## FRAGMENTO PARA LEER
Cambiemos de tercio.
Pongamos otro ejemplo de objeto sensiblemente suprasensible. En una acera al
lado de un supermercado pasean un padre y un hijo de dos años. El padre lleva
bajo uno de sus brazos un perro de plástico con ruedas, de unos 20 centímetros.
En un momento dado el niño se para; y señalando con la mano abierta hacia el
perro de plástico, dice “guauguau”. El padre tardó un cierto tiempo en
comprender la intención del niño, que le vuelve a repetir señalando al juguete
“guauguau”. El padre le da el perro al niño, quien lo pone detrás de él y se
pone a caminar arrastrándolo con una cuerda. A los diez pasos el niño coge el
perro de plástico se lo pone bajo su brazo y le da la mano al padre y siguen
caminando. El perro de plástico es un objeto sensiblemente suprasensible.

## MATERIAL APORTADO

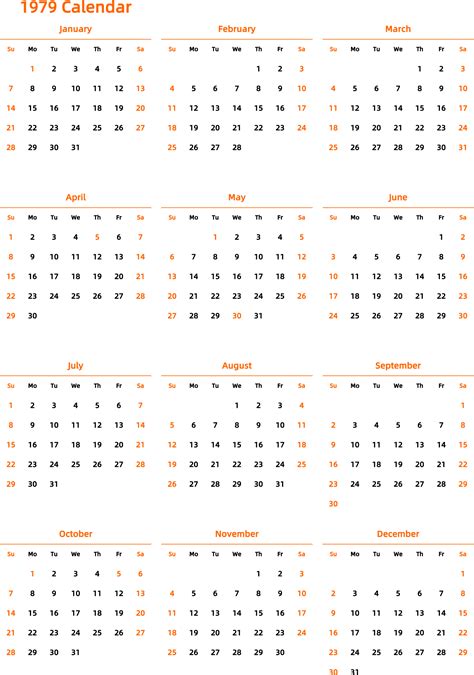 1979 Calendar

January

| Su | Mo | Tu | We | Th | Fr | Sa |
|---|---|---|---|---|---|---|
|  | 1 | 2 | 3 | 4 | 5 | 6 |
| 7 | 8 | 9 | 10 | 11 | 12 | 13 |
| 14 | 15 | 16 | 17 | 18 | 19 | 20 |
| 21 | 22 | 23 | 24 | 25 | 26 | 27 |
| 28 | 29 | 30 | 31 |  |  |  |

February

| Su | Mo | Tu | We | Th | Fr | Sa |
|---|---|---|---|---|---|---|
|  |  |  |  | 1 | 2 | 3 |
| 4 | 5 | 6 | 7 | 8 | 9 | 10 |
| 11 | 12 | 13 | 14 | 15 | 16 | 17 |
| 18 | 19 | 20 | 21 | 22 | 23 | 24 |
| 25 | 26 | 27 | 28 |  |  |  |

March

| Su | Mo | Tu | We | Th | Fr | Sa |
|---|---|---|---|---|---|---|
|  |  |  |  | 1 | 2 | 3 |
| 4 | 5 | 6 | 7 | 8 | 9 | 10 |
| 11 | 12 | 13 | 14 | 15 | 16 | 17 |
| 18 | 19 | 20 | 21 | 22 | 23 | 24 |
| 25 | 26 | 27 | 28 | 29 | 30 | 31 |

April

| Su | Mo | Tu | We | Th | Fr | Sa |
|---|---|---|---|---|---|---|
| 1 | 2 | 3 | 4 | 5 | 6 | 7 |
| 8 | 9 | 10 | 11 | 12 | 13 | 14 |
| 15 | 16 | 17 | 18 | 19 | 20 | 21 |
| 22 | 23 | 24 | 25 | 26 | 27 | 28 |
| 29 | 30 |  |  |  |  |  |

May

| Su | Mo | Tu | We | Th | Fr | Sa |
|---|---|---|---|---|---|---|
|  |  | 1 | 2 | 3 | 4 | 5 |
| 6 | 7 | 8 | 9 | 10 | 11 | 12 |
| 13 | 14 | 15 | 16 | 17 | 18 | 19 |
| 20 | 21 | 22 | 23 | 24 | 25 | 26 |
| 27 | 28 | 29 | 30 | 31 |  |  |

June

| Su | Mo | Tu | We | Th | Fr | Sa |
|---|---|---|---|---|---|---|
|  |  |  |  |  | 1 | 2 |
| 3 | 4 | 5 | 6 | 7 | 8 | 9 |
| 10 | 11 | 12 | 13 | 14 | 15 | 16 |
| 17 | 18 | 19 | 20 | 21 | 22 | 23 |
| 24 | 25 | 26 | 27 | 28 | 29 | 30 |

July

| Su | Mo | Tu | We | Th | Fr | Sa |
|---|---|---|---|---|---|---|
| 1 | 2 | 3 | 4 | 5 | 6 | 7 |
| 8 | 9 | 10 | 11 | 12 | 13 | 14 |
| 15 | 16 | 17 | 18 | 19 | 20 | 21 |
| 22 | 23 | 24 | 25 | 26 | 27 | 28 |
| 29 | 30 | 31 |  |  |  |  |

August

| Su | Mo | Tu | We | Th | Fr | Sa |
|---|---|---|---|---|---|---|
|  |  |  | 1 | 2 | 3 | 4 |
| 5 | 6 | 7 | 8 | 9 | 10 | 11 |
| 12 | 13 | 14 | 15 | 16 | 17 | 18 |
| 19 | 20 | 21 | 22 | 23 | 24 | 25 |
| 26 | 27 | 28 | 29 | 30 | 31 |  |

September

| Su | Mo | Tu | We | Th | Fr | Sa |
|---|---|---|---|---|---|---|
|  |  |  |  |  |  | 1 |
| 2 | 3 | 4 | 5 | 6 | 7 | 8 |
| 9 | 10 | 11 | 12 | 13 | 14 | 15 |
| 16 | 17 | 18 | 19 | 20 | 21 | 22 |
| 23 | 24 | 25 | 26 | 27 | 28 | 29 |
| 30 |  |  |  |  |  |  |

October

| Su | Mo | Tu | We | Th | Fr | Sa |
|---|---|---|---|---|---|---|
|  | 1 | 2 | 3 | 4 | 5 | 6 |
| 7 | 8 | 9 | 10 | 11 | 12 | 13 |
| 14 | 15 | 16 | 17 | 18 | 19 | 20 |
| 21 | 22 | 23 | 24 | 25 | 26 | 27 |
| 28 | 29 | 30 | 31 |  |  |  |

November

| Su | Mo | Tu | We | Th | Fr | Sa |
|---|---|---|---|---|---|---|
|  |  |  |  | 1 | 2 | 3 |
| 4 | 5 | 6 | 7 | 8 | 9 | 10 |
| 11 | 12 | 13 | 14 | 15 | 16 | 17 |
| 18 | 19 | 20 | 21 | 22 | 23 | 24 |
| 25 | 26 | 27 | 28 | 29 | 30 |  |

December

| Su | Mo | Tu | We | Th | Fr | Sa |
|---|---|---|---|---|---|---|
|  |  |  |  |  |  | 1 |
| 2 | 3 | 4 | 5 | 6 | 7 | 8 |
| 9 | 10 | 11 | 12 | 13 | 14 | 15 |
| 16 | 17 | 18 | 19 | 20 | 21 | 22 |
| 23 | 24 | 25 | 26 | 27 | 28 | 29 |
| 30 | 31 |  |  |  |  |  |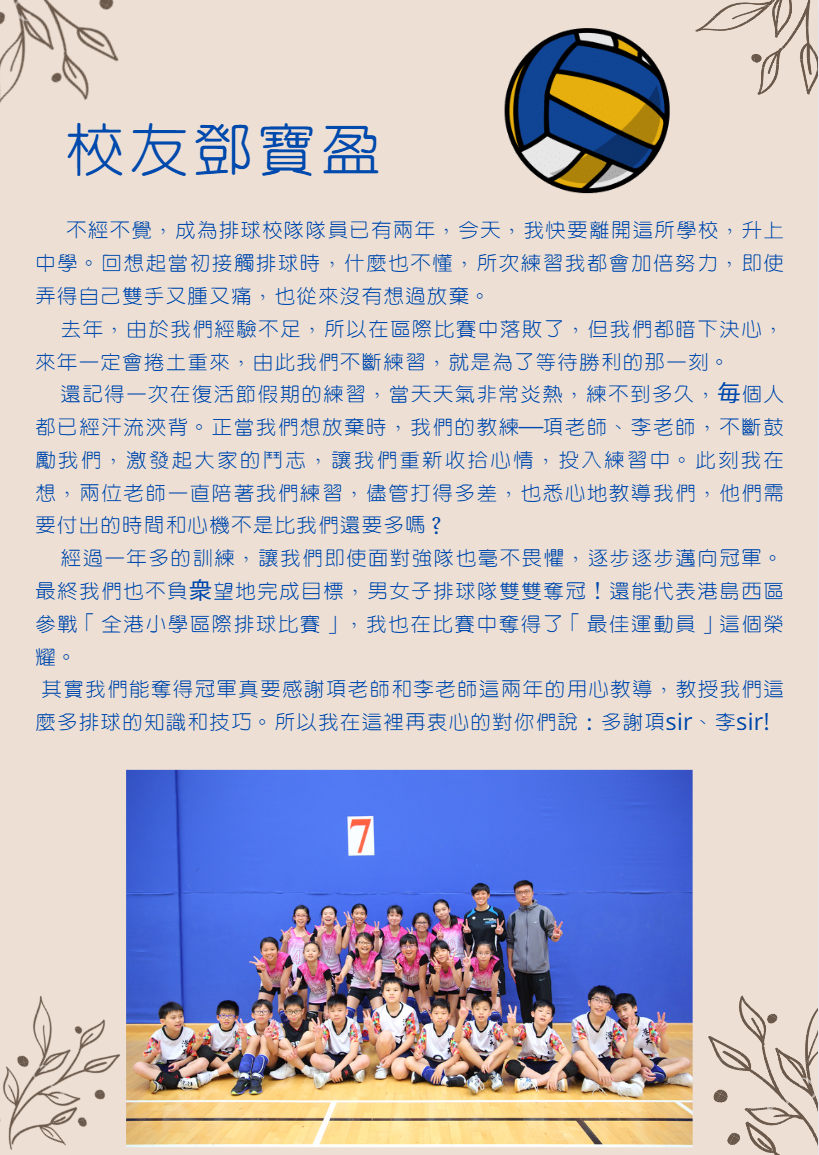 校友鄧寶盈

不經不覺，成為排球校隊隊員已有兩年，今天，我快要離開這所學校，升上中學。回想起當初接觸排球時，什麼也不懂，所次練習我都會加倍努力，即使弄得自己雙手又腫又痛，也從來沒有想過放棄。

去年，由於我們經驗不足，所以在區際比賽中落敗了，但我們都暗下決心，來年一定會捲土重來，由此我們不斷練習，就是為了等待勝利的那一刻。

還記得一次在復活節假期的練習，當天天氣非常炎熱，練不到多久，每個人都已經汗流浹背。正當我們想放棄時，我們的教練—項老師、李老師，不斷鼓勵我們，激發起大家的鬥志，讓我們重新收拾心情，投入練習中。此刻我在想，兩位老師一直陪著我們練習，儘管打得多差，也悉心地教導我們，他們需要付出的時間和心機不是比我們還要多嗎？

經過一年多的訓練，讓我們即使面對強隊也毫不畏懼，逐步逐步邁向冠軍。最終我們也不負衆望地完成目標，男女子排球隊雙雙奪冠！還能代表港島西區參戰「全港小學區際排球比賽」，我也在比賽中奪得了「最佳運動員」這個榮耀。

其實我們能奪得冠軍真要感謝項老師和李老師這兩年的用心教導，教授我們這麼多排球的知識和技巧。所以我在這裡再衷心的對你們說：多謝項sir、李sir!

7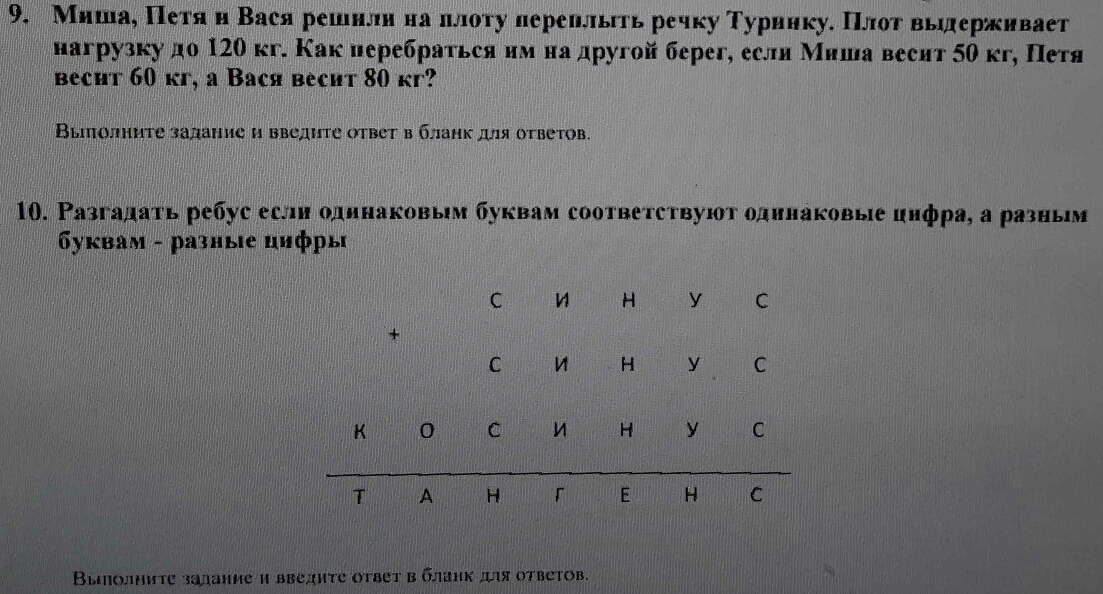 9. Миша, Петя и Вася решили на плоту переплыть речку Туринку. Плот выдерживает нагрузку до 120 кг. Как перебраться им на другой берег, если Миша весит 50 кг, Петя весит 60 кг, а Вася весит 80 кг?

Выполните задание и введите ответ в бланк для ответов.

10. Разгадать ребус если одинаковым буквам соответствуют одинаковые цифра, а разным буквам - разные цифры

С И Н У С
+
С И Н У С
К О С И Н У С

Т А Н Г Е Н С

Выполните задание и введите ответ в бланк для ответов.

## TAREAS POR REALIZAR
[a] Copia, por favor, del fragmento sobre el perro de plástico el tramo que va desde "Cambiemos de tercio." hasta "un objeto sensiblemente suprasensible.".
[b] Según el fragmento sobre el perro de plástico, ¿qué tamaño aproximado tiene el juguete que lleva el padre?
[c] Prosigue el fragmento sobre el perro de plástico a partir de su última oración.

## RESULTADOS OBTENIDOS
[a]
Cambiemos de tercio.
Pongamos otro ejemplo de objeto sensiblemente suprasensible. En una acera al
lado de un supermercado pasean un padre y un hijo de dos años. El padre lleva
bajo uno de sus brazos un perro de plástico con ruedas, de unos 20 centímetros.
En un momento dado el niño se para; y señalando con la mano abierta hacia el
perro de plástico, dice “guauguau”. El padre tardó un cierto tiempo en
comprender la intención del niño, que le vuelve a repetir señalando al juguete
“guauguau”. El padre le da el perro al niño, quien lo pone detrás de él y se
pone a caminar arrastrándolo con una cuerda. A los diez pasos el niño coge el
perro de plástico se lo pone bajo su brazo y le da la mano al padre y siguen
caminando. El perro de plástico es un objeto sensiblemente suprasensible.

[b] Unos 20 centímetros.

[c]
Los filósofos
metafísicos, alimentados en la actualidad por el empirismo y el positivismo -el
mismo alimento filosófico que consumen los economistas convencionales-, cuando
analizan el valor semiótico del perro de plástico, lo hacen aislando el perro
de plástico de las relaciones sociales de las que forma parte; y así lo
convierten en un objeto enigmático. El niño llama “guauguau” al perro de
plástico. Pero esto no es un invento lingüístico suyo, son sus padres quienes
le han enseñado a llamar al perro de plástico así. Luego su aprendizaje
lingüístico y el significado nominativo de la expresión “guauguau” es fruto de
una relación social: la del niño con sus padres. Ya vemos que el perro de
plástico se convierte en portador de una relación social: la del niño con sus
padres. Pero el niño también llama “guauguau” a los perros reales, y por la
misma causa social. De manera que también los perros reales se convierten en
portadores de relaciones sociales.
En la sección antes
referida de El Capital, Marx dice lo siguiente: “A primera vista, una
mercancía parece un objeto trivial, obvio. De su análisis resulta que es una
cosa muy complicada, llena de sutilezas metafísicas y de caprichos teológicos”.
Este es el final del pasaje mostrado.